Sakana Artificial Intelligence, the University of British Columbia, the Vector Institute, and the University of Oxford have published an open-access paper in Nature describing The Artificial Intelligence Scientist, a system built to execute the full machine learning research process. The project is designed to generate research ideas, search and read relevant literature, design and run experiments, and write complete papers in LaTeX, with figure feedback provided by a foundation model with vision capabilities. The publication consolidates earlier open-source releases and adds new architectural details, scaling results, and discussion of the opportunities and risks around Artificial Intelligence-generated science.

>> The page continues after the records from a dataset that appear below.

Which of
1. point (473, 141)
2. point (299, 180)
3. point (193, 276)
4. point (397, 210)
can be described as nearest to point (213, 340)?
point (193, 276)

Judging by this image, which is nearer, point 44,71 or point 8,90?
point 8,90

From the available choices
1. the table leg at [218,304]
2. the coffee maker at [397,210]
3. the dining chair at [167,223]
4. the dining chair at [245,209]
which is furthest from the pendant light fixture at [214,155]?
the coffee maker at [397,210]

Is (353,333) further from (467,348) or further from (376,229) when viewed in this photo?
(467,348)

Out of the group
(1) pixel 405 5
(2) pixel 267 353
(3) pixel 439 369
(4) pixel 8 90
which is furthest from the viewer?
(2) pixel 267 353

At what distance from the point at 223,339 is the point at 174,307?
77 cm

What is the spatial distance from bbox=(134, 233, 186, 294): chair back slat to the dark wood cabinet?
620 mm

The work is presented as the result of a 1.5-year process. In its first phase, the system was given a starting code template and autonomously generated ideas, ran experiments, and wrote a full paper, while an Automated Reviewer was created to score paper quality. In a later phase, the system was granted broader freedom across Artificial Intelligence research topics and submitted unedited, fully Artificial Intelligence-generated papers to the blind human peer-review process of the ICLR 2025 I Can’t Believe It’s Not Better workshop. One manuscript achieved an average score of 6.33 (individual scores: 6, 7, 6), surpassing the average human acceptance threshold. The paper scored higher than 55% of human-authored papers. The submission was made with permission from organizers and was withdrawn prior to publication after acceptance, as planned in advance.
The Nature paper also emphasizes evaluation at scale through the Automated Reviewer. The system was prompted to act as an Area Chair and ensemble five independent reviews into a final decision using official NeurIPS guidelines. Benchmarked against thousands of human decisions from OpenReview, it achieved a balanced accuracy of 69% and an F1-score that exceeded the inter-human agreement reported in the NeurIPS 2021 consistency experiment. The reported results suggest the reviewer matches human performance, including on papers published after the model’s knowledge cutoff. Using this reviewer, the team says it observed a scaling law in which better foundation models produce higher-quality generated papers.

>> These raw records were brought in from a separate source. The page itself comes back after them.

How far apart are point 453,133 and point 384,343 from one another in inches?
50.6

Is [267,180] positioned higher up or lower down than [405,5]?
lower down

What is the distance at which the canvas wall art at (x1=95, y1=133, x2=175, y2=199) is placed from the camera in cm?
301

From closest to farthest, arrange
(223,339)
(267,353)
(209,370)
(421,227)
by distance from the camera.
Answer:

Several limitations remain. The system can produce naive or underdeveloped ideas, struggle with methodological rigor and complex code implementation, and make errors such as inaccurate citations or duplicated figures in appendices. The current setup is also limited to computational experiments. The team argues that these weaknesses should be viewed alongside a broader trend in machine learning, where emerging capabilities can improve rapidly with scale and stronger core models.
The publication also frames the project as an ethical and institutional challenge for science. Risks include overwhelming peer-review systems and inflating research credentials with machine-generated output. In response, the team says it obtained IRB approval, withdrew accepted submissions, and watermarks all generated papers to make their origin clear. It also calls for community norms on how Artificial Intelligence-generated research should be handled as such systems become more capable.